Doug Gwyn gwyn at smoke.brl.mil
Wed Nov 7 22:48:28 AEST 1990


In article <3933.27353319 at cc.helsinki.fi> jaakola at cc.helsinki.fi writes:
>Why do *I* have to do the copying for all my functions, while there's
>the compiler which a) is supposed to work for me and not vice versa
>             and   b) should know ANSI peculiarities better than I do?

Oh, for Christ's sake, nobody is forcing you to do anything.  If you
don't like prototypes just don't use them!

>Another ANSI-misfeature is the ability to make declarations such as:
>	int foo(int b, char *s)
>I like much more the old style
>	int foo(b,s)
>	int b;      /* the b means ... blahblahblah */
>	char *s;    /* the s means ... */

And what prevents you from using the old style if you like it better?

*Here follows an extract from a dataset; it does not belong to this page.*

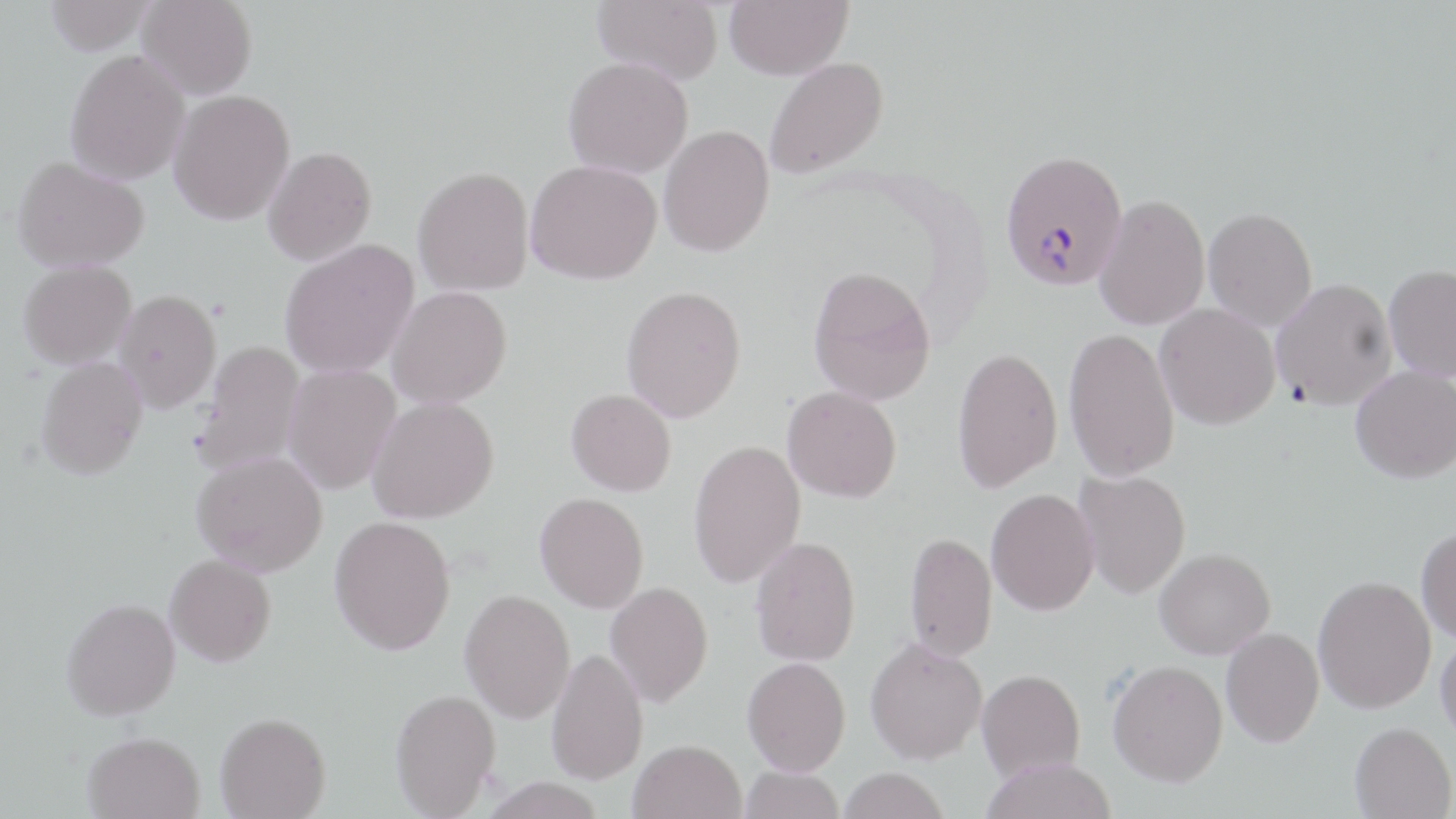 Approximate bounding boxes as (x1, y1, x2, y2) in pixels. Plasmodium falciparum-infected red blood cell locations: (1000, 150, 1127, 291). Uninfected red blood cell locations: (44, 0, 157, 55), (137, 0, 257, 100), (592, 0, 724, 84), (725, 0, 852, 80), (65, 50, 190, 186), (563, 57, 693, 178), (764, 57, 888, 180), (168, 89, 295, 225), (659, 125, 774, 257), (262, 146, 377, 266), (12, 156, 148, 272), (526, 160, 661, 285), (412, 166, 534, 296), (1094, 194, 1210, 331), (1203, 207, 1317, 331), (279, 238, 419, 378), (18, 259, 136, 369), (1383, 264, 1456, 383), (808, 266, 936, 406), (1271, 278, 1397, 409), (387, 285, 512, 408), (621, 285, 747, 422), (114, 289, 221, 413), (1154, 303, 1280, 430), (1063, 327, 1180, 483), (194, 340, 305, 475), (952, 346, 1063, 493), (36, 355, 148, 480), (282, 363, 401, 495), (1351, 365, 1456, 483), (782, 386, 902, 503), (567, 388, 677, 497), (366, 396, 499, 523), (688, 439, 806, 588), (192, 450, 328, 576), (1074, 469, 1191, 598), (986, 489, 1099, 615), (535, 493, 649, 613), (329, 514, 456, 655), (1416, 526, 1456, 644), (904, 532, 998, 662), (750, 536, 861, 666), (1154, 547, 1275, 659), (165, 554, 276, 666), (1313, 575, 1436, 714), (605, 581, 713, 707), (460, 589, 575, 723), (61, 598, 181, 720), (1221, 627, 1324, 748), (1435, 631, 1456, 745), (865, 637, 987, 764), (547, 647, 648, 784), (742, 657, 851, 774), (1107, 659, 1228, 787), (977, 669, 1085, 780), (390, 688, 501, 816), (215, 712, 331, 818), (1350, 722, 1455, 818), (82, 731, 204, 819), (629, 739, 746, 819), (981, 757, 1117, 819), (740, 766, 845, 819), (838, 767, 949, 818), (480, 778, 607, 818). Slide-level diagnosis: Plasmodium falciparum. One field of a larger specimen. Image is 1456×819 pixels. Optical microscopy. May-Grünwald-Giemsa-stained preparation. 1000x magnification. Thin blood smear.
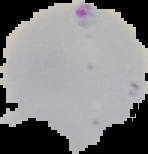 Malaria status: parasitized. Image is 148×154 pixels. The area outside the segmented cell region is set to black. From a thin blood smear.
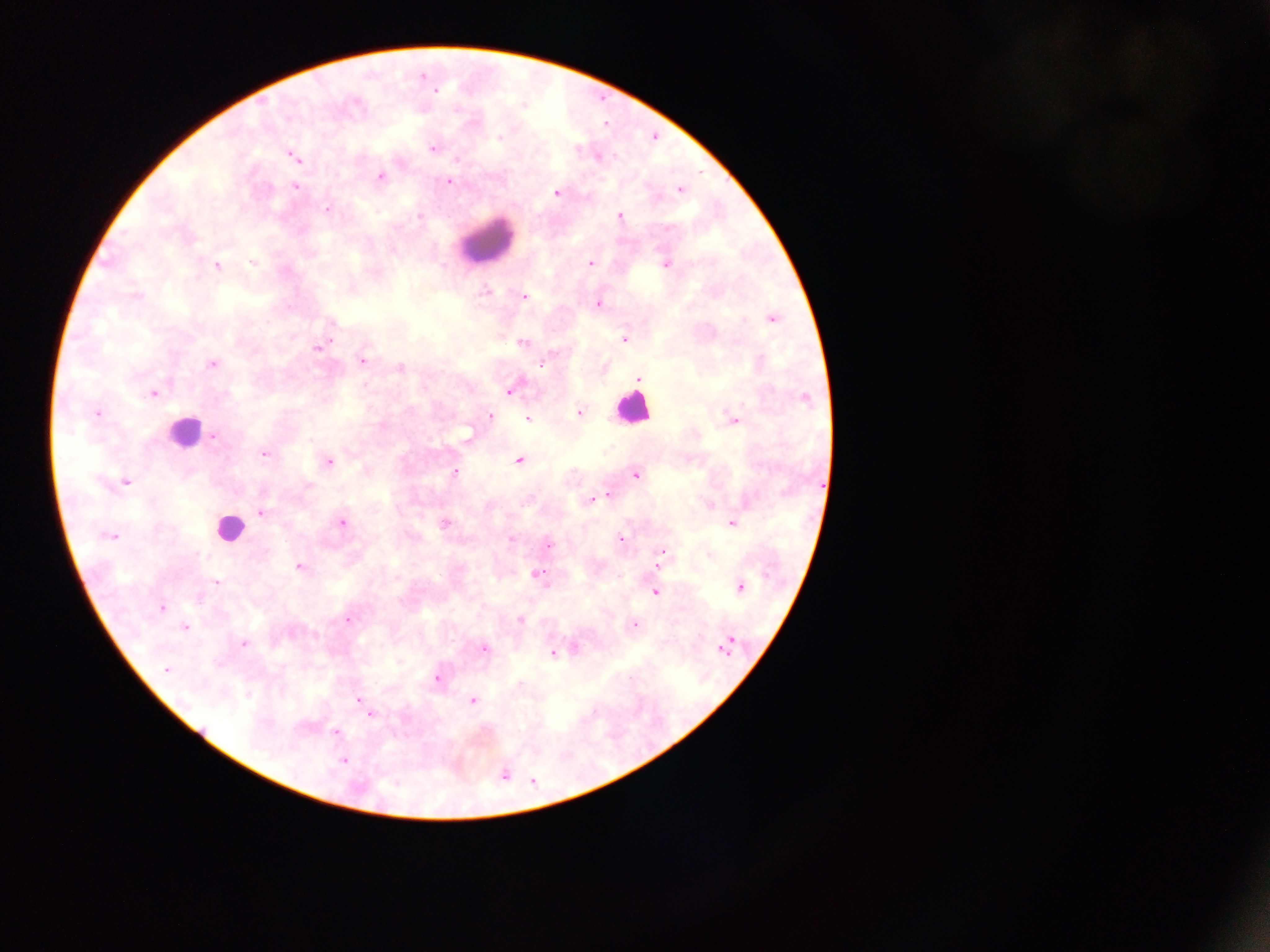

By the way, some people like to use the new style definitions like this:
	int  foo(		/* returns ... */
		int   b;	/* the b means ... blahblahblah */
		char *s;	/* the s means ... */
		)

>This is better, because you can have function name and args on the same
>line, so that you can query all function names by grep-like tools

But you have no idea what the argument types are that way; the new style
is better in that respect.

All that your posting really said is that you're comfortable doing things
a particular way and do not wish to change.  Nobody is making you change.